February 15, 1906
The British Labour Party is organised.
The Labour Party is a centre-left, social democratic and democratic socialist political party in the United Kingdom. It overtook the Liberal Party in general elections during the early 1920s, forming minority governments under Ramsay MacDonald in 1924 and 1929-1931. The party was in a wartime coalition from 1940 to 1945, after which it formed a majority government under Clement Attlee. Labour was also in government from 1964 to 1970 under Harold Wilson and from 1974 to 1979, first under Wilson and then James Callaghan.
Births
January 11, 1906
Albert Hofmann was a Swiss scientist known best for being the first person to synthesize, ingest and learn of the psychedelic effects of lysergic acid diethylamide (LSD).

February 5, 1906
John Carradine (born Richmond Reed Carradine) was an American actor, best known for his roles in horror films and Westerns as well as Shakespearean theater.

June 22, 1906
Billy Wilder was an Austro-Hungarian born American filmmaker, screenwriter, producer, artist, and journalist, whose career spanned more than 50 years and 60 films.

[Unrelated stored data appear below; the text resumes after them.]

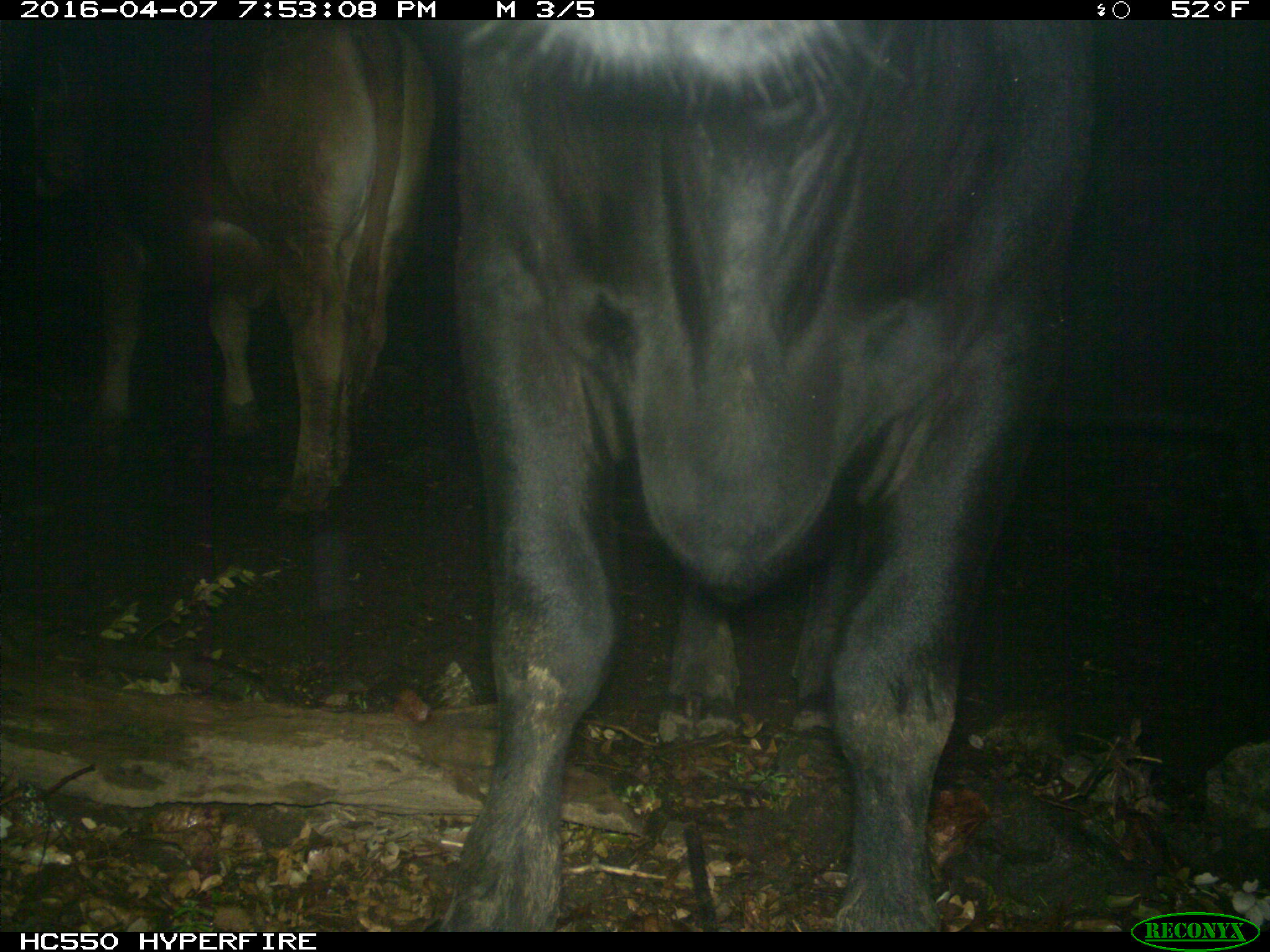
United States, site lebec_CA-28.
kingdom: Animalia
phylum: Chordata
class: Mammalia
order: Artiodactyla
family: Bovidae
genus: Bos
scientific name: Bos taurus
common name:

He is regarded as one of the most brilliant and versatile filmmakers of Hollywood's golden age. Wilder is one of only five people to have won Academy Awards as producer, director, and writer for the same film (
The Apartment).

July 23, 1906
Vladimir Prelog was a Croatian chemist and Nobel Prize winner in chemistry. Prelog lived and worked in Prague, Zagreb and Zürich during his lifetime.

November 5, 1906
Fred Lawrence Whipple was an American astronomer, who worked at the Harvard College Observatory for over 70 years. Amongst his achievements, he discovered some asteroids and comets, came up with the "dirty snowball" cometary hypothesis, and designed the Whipple shield.

December 24, 1906
James Hadley Chase is the best-known pseudonym of the British writer Rene Brabazon Raymond who also wrote under the names James L. Docherty, Ambrose Grant, and Raymond Marshall. Chase is one of the best known thriller writers of all time. The canon of Chase, comprising ninety titles, has earned for him a reputation as the king of thriller writers in Europe. He is also one of the internationally best-selling authors, and 50 of his books have been made into films.